Another astonishing statistic derived from Fogel and Engerman’s data is that when the cost of food, housing, clothes, and healthcare, plus various kinds of cash incentive pay are added, the total compensation of the average slave was fifteen percent higher than the pay of comparable free agricultural workers in the South. Fogel and Engerman also estimate that the owner share of slave production after expenses was only about 14 percent. Today almost all workers pay more than 14 percent of their income in various payroll taxes. Slave maintenance costs were from cradle to grave. It took slightly more than 21 years from birth to breakeven. Slave labor could not therefore be said to be irresistibly profitable. Slavery was probably a doomed economic system that could not have lasted another generation. Slavery was not the cause of the War and would have ended without the War, just as it did in all other countries.

Also contrary to popular opinion, the slave family was usually kept together and had strong patriarchal rather than matriarchal features. They had de facto ownership of homes and gardens and were allowed to keep incentive and other entrepreneurial earnings for themselves. The unit of plantation distribution was the family. Marriage ceremonies were often performed, although many were de facto.

One moral defect of the slave system was that slave families could be broken up. On average,  only one slave in 22 was sold in a year, but the cumulative effect could be destabilizing. At least a third of these were estate sale disbursements.  Most family separations occurred because of westward migration.
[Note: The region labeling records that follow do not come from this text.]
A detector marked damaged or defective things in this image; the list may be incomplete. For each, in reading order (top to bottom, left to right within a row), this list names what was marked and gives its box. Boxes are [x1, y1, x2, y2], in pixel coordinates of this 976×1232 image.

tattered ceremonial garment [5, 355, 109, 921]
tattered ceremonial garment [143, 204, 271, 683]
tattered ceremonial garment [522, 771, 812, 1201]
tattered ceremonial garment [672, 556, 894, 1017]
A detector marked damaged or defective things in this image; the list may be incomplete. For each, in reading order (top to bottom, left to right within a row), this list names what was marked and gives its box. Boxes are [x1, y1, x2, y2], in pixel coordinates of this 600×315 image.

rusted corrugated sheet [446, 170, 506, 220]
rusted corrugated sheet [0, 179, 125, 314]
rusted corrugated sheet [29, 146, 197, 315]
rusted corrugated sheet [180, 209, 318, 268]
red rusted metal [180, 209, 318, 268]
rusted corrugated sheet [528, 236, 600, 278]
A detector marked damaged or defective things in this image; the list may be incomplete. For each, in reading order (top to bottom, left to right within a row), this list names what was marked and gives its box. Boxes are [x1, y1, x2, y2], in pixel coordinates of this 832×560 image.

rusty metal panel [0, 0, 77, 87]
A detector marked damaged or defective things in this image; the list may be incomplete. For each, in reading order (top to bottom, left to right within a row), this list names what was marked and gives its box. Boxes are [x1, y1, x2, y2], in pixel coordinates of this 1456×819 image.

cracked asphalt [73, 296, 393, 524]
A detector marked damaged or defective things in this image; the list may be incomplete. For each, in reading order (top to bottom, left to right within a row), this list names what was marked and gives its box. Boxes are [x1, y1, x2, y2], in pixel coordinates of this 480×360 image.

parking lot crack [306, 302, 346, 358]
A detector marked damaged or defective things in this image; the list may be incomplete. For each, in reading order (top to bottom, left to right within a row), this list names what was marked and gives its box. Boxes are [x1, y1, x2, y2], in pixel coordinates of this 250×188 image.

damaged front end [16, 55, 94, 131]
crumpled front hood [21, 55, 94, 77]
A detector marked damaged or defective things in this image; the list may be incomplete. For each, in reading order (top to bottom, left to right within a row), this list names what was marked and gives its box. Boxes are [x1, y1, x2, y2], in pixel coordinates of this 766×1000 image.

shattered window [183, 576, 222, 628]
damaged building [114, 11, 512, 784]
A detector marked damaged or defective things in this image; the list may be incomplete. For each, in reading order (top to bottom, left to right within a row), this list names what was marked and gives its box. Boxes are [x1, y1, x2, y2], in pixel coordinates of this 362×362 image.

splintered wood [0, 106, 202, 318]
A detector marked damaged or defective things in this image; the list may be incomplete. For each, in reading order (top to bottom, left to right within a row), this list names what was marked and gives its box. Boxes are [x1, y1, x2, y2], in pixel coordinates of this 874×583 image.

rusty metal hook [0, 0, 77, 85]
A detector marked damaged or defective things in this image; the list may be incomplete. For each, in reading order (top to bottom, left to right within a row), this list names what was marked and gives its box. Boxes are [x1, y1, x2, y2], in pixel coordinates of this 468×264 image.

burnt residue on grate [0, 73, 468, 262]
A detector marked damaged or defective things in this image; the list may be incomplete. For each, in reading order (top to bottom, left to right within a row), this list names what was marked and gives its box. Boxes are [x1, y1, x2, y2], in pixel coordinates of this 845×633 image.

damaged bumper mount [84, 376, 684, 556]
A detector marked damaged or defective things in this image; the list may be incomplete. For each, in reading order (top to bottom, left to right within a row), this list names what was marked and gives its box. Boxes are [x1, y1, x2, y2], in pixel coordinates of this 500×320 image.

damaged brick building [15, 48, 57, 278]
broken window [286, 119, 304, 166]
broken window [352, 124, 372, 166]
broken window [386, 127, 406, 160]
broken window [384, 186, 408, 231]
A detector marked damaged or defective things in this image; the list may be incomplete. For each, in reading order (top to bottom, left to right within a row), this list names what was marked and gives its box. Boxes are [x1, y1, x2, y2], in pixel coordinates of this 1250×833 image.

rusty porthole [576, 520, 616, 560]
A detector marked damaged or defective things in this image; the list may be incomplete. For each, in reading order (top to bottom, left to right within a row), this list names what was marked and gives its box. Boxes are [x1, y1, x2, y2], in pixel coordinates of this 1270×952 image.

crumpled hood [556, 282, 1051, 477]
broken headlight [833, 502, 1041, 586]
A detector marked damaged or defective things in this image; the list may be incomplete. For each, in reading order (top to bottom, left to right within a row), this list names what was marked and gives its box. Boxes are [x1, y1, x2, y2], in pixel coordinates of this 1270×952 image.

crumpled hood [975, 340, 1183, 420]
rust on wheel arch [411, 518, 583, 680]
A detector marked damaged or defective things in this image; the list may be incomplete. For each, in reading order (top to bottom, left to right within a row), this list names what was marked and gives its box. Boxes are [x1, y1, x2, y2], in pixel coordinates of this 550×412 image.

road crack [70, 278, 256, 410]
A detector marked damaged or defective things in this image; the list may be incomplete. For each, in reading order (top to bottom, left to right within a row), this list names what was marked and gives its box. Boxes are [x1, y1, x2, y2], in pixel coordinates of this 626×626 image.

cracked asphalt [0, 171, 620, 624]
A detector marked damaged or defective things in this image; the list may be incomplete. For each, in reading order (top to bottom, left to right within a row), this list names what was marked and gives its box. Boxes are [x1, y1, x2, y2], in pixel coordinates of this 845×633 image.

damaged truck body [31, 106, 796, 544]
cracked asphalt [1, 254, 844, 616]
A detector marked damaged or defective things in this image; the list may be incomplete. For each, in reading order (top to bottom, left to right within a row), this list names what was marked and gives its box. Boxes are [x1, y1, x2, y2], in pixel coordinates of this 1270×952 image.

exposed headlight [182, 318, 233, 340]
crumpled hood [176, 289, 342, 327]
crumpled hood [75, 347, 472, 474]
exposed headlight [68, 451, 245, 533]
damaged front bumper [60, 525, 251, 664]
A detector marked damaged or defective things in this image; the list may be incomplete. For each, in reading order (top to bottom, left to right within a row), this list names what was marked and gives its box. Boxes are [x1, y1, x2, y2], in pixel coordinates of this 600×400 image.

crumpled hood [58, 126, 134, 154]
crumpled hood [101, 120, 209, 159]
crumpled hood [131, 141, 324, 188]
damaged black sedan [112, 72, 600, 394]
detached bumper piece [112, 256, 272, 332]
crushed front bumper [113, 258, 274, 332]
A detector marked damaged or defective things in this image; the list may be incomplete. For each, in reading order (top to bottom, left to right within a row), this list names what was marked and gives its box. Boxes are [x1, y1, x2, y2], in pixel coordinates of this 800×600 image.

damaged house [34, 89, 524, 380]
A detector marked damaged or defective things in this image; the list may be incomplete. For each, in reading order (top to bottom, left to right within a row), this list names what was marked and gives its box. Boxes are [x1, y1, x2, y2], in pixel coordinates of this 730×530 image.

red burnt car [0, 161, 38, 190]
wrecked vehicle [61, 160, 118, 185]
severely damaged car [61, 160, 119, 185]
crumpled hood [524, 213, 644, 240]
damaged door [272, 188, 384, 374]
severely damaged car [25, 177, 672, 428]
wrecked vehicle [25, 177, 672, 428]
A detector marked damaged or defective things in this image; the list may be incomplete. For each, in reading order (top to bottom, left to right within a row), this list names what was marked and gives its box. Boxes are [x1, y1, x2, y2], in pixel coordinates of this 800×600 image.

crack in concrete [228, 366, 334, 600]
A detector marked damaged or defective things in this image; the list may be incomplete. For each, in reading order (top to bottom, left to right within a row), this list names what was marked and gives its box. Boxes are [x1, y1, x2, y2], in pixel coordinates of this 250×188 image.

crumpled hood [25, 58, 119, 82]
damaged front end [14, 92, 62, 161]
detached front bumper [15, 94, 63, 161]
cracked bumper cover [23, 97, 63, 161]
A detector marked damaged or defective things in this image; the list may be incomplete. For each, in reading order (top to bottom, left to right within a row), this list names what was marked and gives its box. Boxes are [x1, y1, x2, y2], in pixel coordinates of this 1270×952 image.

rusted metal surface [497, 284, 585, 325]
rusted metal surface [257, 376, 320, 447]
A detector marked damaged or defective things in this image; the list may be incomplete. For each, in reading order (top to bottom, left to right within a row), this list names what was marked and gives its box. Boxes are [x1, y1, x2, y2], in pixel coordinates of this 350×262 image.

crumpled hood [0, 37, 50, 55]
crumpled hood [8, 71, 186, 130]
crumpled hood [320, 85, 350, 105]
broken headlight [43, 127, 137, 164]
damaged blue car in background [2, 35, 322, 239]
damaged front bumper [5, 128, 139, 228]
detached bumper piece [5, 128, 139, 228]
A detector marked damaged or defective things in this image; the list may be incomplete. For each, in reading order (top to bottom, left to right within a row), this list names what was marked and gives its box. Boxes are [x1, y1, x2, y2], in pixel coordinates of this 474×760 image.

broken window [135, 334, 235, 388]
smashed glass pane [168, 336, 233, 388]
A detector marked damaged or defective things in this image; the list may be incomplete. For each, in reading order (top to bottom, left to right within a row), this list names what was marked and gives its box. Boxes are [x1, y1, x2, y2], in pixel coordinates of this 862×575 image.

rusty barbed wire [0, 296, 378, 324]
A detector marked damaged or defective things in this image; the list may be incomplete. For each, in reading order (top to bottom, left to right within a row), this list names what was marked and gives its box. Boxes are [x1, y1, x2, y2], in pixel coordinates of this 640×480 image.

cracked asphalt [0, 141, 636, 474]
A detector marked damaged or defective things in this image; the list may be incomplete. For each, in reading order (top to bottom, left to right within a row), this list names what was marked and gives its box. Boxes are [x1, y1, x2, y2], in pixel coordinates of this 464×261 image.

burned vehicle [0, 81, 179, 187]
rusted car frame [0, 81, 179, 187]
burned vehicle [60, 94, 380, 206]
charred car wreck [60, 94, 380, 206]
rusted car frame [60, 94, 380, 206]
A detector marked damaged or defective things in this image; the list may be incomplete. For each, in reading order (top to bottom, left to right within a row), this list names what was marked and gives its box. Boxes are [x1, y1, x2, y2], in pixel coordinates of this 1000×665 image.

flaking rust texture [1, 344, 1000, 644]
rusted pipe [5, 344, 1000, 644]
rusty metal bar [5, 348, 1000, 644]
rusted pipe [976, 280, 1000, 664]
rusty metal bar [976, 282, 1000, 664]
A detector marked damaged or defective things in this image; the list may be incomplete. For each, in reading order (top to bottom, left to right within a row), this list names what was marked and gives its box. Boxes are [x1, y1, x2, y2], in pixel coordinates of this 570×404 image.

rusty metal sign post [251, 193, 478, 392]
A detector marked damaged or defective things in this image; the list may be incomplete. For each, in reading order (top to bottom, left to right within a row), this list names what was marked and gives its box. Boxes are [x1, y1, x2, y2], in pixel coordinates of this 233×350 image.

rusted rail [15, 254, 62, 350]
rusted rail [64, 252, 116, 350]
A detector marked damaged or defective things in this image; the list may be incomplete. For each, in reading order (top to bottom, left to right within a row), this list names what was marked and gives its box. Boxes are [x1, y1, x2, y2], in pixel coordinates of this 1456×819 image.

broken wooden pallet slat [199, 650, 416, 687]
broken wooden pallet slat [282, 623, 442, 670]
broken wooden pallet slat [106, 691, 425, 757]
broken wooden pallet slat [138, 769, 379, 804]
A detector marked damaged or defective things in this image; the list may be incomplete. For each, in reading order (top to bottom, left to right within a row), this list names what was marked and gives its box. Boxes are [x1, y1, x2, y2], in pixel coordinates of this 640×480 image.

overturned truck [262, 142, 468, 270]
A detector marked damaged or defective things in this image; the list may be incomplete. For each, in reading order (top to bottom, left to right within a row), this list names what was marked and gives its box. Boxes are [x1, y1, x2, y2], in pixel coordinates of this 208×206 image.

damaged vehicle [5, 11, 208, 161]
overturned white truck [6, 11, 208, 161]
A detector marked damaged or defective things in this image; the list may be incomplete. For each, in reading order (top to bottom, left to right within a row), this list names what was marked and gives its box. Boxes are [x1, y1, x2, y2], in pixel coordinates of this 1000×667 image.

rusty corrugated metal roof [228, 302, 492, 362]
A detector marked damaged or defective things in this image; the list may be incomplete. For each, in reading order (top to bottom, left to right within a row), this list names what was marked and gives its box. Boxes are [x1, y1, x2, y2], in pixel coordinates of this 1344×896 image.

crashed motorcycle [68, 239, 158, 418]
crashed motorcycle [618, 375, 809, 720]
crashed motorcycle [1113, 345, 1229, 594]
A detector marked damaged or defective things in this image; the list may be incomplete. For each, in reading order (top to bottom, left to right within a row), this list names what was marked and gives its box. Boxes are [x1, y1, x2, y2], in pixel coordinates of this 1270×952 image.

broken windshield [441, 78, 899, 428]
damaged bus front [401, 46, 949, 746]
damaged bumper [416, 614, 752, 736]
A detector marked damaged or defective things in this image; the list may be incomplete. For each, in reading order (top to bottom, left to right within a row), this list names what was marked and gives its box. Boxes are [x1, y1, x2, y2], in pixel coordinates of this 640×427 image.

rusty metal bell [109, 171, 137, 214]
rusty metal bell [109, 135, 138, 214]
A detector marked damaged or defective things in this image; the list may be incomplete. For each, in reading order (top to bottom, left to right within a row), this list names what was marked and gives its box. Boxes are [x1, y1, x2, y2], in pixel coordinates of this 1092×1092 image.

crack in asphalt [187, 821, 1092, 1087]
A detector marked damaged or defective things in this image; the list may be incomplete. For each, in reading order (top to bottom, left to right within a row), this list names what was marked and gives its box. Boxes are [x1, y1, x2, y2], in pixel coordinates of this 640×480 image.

Roughly 80 percent of the Slave Narrative interviews indicate former slaves had a favorable opinion of their masters, many of them remarkable in their affection and praise.  About 5 percent demonstrate an unfavorable memory, some of them shameful.  Perhaps the most remarkable impression given by The Slave Narratives is the prevalence of Christian faith and affectionate bonds between master and slave in the South. Those who have been led to see the relationship of master and slave in the South as one of cruel tyranny by masters and suppressed resentment on the part slaves may be stunned to read so many interviews that demonstrate common respect and affection instead.  These positive and affectionate recollections are so numerous that they make a strong and immediate impression.  You may read some of these in my book, The Un-Civil War: Shattering the Historical Myths, 2011.

Those who are ignorantly or willfully misrepresenting and exaggerating the conditions of Southern slavery are not having a healing impact on American society. Truth is the only real source of healing. Finding the truth, especially in our generation, requires diligent study, educated discernment, and intellectual fortitude. To heal our nation of racial strife and distrust and many other dysfunctional  attitudes and errors will take truth, a forgiving spirit, and moral courage.